Business & Economic Review 2005年05月号
【REPORT】
衣料品価格の変遷とその背景-価格の「二極化」の進展
2005年04月25日 調査部 マクロ経済研究センター 研究員 中村和司
要約
- デフレの象徴的存在であった衣料品価格の変遷を分析することを通じて、最近のデフレ緩和の背景とその実態の一側面を考察する。
- 衣料品の「価格破壊」は、企業が中国をはじめとしたアジアでの生産拡大などを通じて大幅なコスト削減を図ったことで実現した。

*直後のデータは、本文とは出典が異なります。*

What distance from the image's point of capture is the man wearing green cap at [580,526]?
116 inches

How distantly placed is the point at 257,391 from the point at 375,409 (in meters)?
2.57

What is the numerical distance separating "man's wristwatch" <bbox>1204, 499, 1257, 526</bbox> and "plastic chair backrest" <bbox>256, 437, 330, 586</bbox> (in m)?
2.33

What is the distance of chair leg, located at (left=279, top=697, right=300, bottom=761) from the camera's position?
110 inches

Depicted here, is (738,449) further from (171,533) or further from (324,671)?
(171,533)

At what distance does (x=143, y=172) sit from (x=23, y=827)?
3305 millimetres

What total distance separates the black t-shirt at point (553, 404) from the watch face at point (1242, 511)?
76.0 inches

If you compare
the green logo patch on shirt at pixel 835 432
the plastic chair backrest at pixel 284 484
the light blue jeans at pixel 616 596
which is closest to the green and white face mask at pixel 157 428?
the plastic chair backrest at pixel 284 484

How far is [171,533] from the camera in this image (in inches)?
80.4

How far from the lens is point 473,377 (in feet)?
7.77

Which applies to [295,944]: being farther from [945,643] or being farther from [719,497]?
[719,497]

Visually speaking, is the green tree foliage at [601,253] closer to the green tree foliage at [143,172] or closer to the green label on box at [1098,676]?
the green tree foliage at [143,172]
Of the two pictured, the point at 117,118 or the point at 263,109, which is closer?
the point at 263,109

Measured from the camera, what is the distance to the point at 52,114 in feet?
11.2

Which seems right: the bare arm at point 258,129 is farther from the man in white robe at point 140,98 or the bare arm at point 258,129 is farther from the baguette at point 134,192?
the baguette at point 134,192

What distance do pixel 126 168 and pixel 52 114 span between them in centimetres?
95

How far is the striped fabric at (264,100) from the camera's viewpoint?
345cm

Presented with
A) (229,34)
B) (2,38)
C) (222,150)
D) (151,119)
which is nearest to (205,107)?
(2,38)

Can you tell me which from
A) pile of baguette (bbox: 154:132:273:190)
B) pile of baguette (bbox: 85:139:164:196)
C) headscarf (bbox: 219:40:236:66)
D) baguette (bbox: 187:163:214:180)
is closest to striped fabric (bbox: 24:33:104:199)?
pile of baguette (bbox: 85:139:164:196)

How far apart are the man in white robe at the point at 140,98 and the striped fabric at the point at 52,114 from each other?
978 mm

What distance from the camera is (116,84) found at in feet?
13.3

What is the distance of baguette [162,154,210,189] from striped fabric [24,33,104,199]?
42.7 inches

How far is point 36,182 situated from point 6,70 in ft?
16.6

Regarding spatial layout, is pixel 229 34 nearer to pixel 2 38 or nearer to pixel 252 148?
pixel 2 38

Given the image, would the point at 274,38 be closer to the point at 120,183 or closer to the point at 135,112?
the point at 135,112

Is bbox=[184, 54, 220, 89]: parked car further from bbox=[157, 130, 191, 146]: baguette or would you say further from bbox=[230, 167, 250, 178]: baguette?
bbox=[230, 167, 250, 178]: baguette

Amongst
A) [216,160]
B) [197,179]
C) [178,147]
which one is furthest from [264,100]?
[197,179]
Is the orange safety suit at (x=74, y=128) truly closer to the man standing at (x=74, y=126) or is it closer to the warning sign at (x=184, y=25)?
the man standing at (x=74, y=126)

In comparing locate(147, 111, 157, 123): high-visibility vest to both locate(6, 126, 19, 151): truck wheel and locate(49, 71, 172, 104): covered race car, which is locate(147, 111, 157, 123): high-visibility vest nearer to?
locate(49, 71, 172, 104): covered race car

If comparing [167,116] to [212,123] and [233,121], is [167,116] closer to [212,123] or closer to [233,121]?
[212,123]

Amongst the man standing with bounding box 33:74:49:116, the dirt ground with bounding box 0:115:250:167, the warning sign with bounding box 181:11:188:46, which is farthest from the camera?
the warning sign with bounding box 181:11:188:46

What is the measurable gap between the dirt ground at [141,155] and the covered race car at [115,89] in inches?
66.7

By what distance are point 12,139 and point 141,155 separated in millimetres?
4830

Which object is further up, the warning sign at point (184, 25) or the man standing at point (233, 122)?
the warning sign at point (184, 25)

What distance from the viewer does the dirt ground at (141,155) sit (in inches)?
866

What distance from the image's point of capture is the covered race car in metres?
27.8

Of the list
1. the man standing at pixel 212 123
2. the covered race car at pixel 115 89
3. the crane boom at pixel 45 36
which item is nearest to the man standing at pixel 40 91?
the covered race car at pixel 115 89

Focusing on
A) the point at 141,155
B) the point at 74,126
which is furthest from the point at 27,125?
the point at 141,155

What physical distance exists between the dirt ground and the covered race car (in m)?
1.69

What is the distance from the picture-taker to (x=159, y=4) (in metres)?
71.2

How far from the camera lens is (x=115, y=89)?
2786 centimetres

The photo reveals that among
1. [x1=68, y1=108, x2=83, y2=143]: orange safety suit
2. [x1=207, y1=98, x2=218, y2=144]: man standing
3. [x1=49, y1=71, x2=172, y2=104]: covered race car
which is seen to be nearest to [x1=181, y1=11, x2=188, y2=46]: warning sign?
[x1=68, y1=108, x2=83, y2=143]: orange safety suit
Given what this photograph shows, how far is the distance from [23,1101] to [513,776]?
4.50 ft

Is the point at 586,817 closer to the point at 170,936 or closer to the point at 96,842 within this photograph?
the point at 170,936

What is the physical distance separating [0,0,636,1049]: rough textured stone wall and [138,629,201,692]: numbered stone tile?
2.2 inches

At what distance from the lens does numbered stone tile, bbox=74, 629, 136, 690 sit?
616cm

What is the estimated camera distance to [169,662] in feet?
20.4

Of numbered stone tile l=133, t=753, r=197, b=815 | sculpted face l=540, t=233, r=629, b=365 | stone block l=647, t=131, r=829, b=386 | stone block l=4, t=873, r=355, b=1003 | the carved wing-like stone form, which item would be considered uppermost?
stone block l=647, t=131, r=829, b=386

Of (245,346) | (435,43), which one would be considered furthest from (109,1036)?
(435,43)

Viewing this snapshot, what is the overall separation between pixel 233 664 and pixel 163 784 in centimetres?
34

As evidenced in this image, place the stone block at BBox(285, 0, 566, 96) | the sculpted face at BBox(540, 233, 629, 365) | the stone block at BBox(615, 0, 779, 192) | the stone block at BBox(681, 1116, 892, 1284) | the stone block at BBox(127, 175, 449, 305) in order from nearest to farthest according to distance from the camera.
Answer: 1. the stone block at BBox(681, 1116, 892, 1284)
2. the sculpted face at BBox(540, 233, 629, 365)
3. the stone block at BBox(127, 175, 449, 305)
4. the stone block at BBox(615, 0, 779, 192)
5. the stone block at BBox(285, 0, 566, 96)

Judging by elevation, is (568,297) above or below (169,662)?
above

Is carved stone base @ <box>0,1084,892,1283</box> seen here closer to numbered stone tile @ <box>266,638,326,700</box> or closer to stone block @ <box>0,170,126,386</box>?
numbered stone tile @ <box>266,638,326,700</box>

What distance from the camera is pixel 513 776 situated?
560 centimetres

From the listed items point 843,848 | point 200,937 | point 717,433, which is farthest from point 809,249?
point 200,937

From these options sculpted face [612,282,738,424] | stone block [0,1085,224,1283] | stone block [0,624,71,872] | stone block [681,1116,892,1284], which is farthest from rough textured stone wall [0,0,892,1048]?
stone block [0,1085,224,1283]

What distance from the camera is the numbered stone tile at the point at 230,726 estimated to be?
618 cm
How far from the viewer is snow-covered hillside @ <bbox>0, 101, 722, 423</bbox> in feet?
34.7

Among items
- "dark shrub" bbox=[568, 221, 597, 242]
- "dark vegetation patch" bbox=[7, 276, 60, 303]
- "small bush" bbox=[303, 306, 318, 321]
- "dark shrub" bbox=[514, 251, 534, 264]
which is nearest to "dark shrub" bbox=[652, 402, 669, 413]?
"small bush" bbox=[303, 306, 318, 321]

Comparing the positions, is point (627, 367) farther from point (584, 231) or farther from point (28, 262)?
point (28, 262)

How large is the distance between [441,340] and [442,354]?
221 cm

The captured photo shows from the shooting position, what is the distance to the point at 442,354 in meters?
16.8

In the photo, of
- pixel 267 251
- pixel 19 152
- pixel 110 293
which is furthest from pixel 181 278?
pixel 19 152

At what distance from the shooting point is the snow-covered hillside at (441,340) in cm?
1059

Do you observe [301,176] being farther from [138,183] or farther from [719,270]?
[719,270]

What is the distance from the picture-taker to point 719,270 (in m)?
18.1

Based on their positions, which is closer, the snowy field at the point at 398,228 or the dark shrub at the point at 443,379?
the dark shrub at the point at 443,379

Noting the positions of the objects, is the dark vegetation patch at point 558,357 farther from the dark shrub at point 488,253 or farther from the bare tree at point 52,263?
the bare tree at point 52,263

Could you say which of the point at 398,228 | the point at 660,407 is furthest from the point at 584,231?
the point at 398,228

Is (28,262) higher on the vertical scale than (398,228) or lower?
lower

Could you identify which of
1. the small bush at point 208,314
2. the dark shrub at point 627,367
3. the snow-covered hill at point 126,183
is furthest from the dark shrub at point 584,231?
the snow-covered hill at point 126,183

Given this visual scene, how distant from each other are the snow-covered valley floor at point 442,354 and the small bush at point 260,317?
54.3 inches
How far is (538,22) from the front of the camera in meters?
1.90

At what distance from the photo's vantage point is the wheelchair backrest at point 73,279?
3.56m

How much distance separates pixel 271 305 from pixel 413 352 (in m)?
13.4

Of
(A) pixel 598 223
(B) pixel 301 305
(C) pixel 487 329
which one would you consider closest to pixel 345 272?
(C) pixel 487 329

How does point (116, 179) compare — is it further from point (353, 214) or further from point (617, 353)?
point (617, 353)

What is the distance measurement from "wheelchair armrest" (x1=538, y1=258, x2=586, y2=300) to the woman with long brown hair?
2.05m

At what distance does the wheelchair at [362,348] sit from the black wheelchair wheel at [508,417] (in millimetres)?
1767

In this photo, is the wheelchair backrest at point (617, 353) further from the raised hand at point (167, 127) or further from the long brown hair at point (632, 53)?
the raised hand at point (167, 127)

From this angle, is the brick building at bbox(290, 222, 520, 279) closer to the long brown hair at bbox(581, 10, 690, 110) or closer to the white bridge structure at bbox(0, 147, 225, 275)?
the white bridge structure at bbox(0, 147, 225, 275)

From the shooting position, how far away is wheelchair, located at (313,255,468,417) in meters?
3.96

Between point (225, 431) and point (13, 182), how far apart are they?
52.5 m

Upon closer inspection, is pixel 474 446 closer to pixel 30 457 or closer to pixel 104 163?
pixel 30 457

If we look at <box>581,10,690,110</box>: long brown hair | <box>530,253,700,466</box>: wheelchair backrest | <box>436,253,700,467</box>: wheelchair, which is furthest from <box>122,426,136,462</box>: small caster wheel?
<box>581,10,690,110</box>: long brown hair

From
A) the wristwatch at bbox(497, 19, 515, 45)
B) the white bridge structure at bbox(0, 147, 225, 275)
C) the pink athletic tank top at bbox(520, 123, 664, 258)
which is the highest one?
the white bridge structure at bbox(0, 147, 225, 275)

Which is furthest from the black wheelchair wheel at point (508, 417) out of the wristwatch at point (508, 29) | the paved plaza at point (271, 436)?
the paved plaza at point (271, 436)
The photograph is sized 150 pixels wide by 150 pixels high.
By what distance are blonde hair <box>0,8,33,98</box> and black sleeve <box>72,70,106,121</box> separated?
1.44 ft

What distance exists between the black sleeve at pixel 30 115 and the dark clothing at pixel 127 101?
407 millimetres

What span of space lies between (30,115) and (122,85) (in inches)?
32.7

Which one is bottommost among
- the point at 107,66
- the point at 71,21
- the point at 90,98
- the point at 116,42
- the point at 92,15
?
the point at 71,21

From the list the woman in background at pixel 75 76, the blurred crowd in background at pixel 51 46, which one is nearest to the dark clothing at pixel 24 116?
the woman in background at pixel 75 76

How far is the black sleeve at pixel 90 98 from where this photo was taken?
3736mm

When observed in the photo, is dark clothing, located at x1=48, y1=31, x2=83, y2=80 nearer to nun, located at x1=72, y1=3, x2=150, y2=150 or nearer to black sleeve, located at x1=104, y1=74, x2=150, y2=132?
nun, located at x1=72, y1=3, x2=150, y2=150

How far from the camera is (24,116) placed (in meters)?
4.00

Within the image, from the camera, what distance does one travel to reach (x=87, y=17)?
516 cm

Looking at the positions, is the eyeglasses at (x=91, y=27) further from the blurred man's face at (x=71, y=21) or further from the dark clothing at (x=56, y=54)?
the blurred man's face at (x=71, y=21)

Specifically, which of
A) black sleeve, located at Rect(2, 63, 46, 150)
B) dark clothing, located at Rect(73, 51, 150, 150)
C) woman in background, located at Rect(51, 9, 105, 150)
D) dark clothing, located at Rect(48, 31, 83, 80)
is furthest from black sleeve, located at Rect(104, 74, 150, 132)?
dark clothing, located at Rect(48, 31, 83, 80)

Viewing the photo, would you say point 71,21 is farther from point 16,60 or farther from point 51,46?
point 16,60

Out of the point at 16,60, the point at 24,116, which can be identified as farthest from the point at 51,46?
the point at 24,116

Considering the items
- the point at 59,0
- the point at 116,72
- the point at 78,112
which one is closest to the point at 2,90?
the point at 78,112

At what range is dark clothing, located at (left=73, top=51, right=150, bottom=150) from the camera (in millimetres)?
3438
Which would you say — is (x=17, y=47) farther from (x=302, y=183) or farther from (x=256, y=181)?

このような企業による価格の引き下げ努力が、家計の低価格志向を刺激し、1999年から2000年頃にかけて、景気回復局面においても低価格志向が強まるという特異な現象をもたらした。
- 2002年以降、物価水準が大きく低下し、家計の低価格志向が薄れるなか、「価格破壊」のトレンドは、企業が脱低価格戦略を模索しはじめたことによって歯止めがかかった。もっとも、企業のなかには引き続き低価格戦略を維持する動きもみられ、高付加価値品と低価格品が並存する価格の「二極化」が進展している。
- 以上の分析結果(a.価格の「二極化」が持続、b.企業の戦略が家計の価格志向を大きく左右し、「二極化」の進展は企業による主体的なプライシング戦略転換の結果)は、少なくとも衣料品の物価動向から判断する限り、デフレは緩和に向かっているものの、かつてのようにインフレ期待が高まっているわけではないことを示唆している。このことが他の商品についてもいえるとすれば、引き続き家計の価格に対する厳しい目が残るなか、企業は自ずと値上げが受け入れられるという期待を抱くことなく、商品ごとに高付加価値路線か低価格路線かの戦略を明確にすることを求められているといえよう。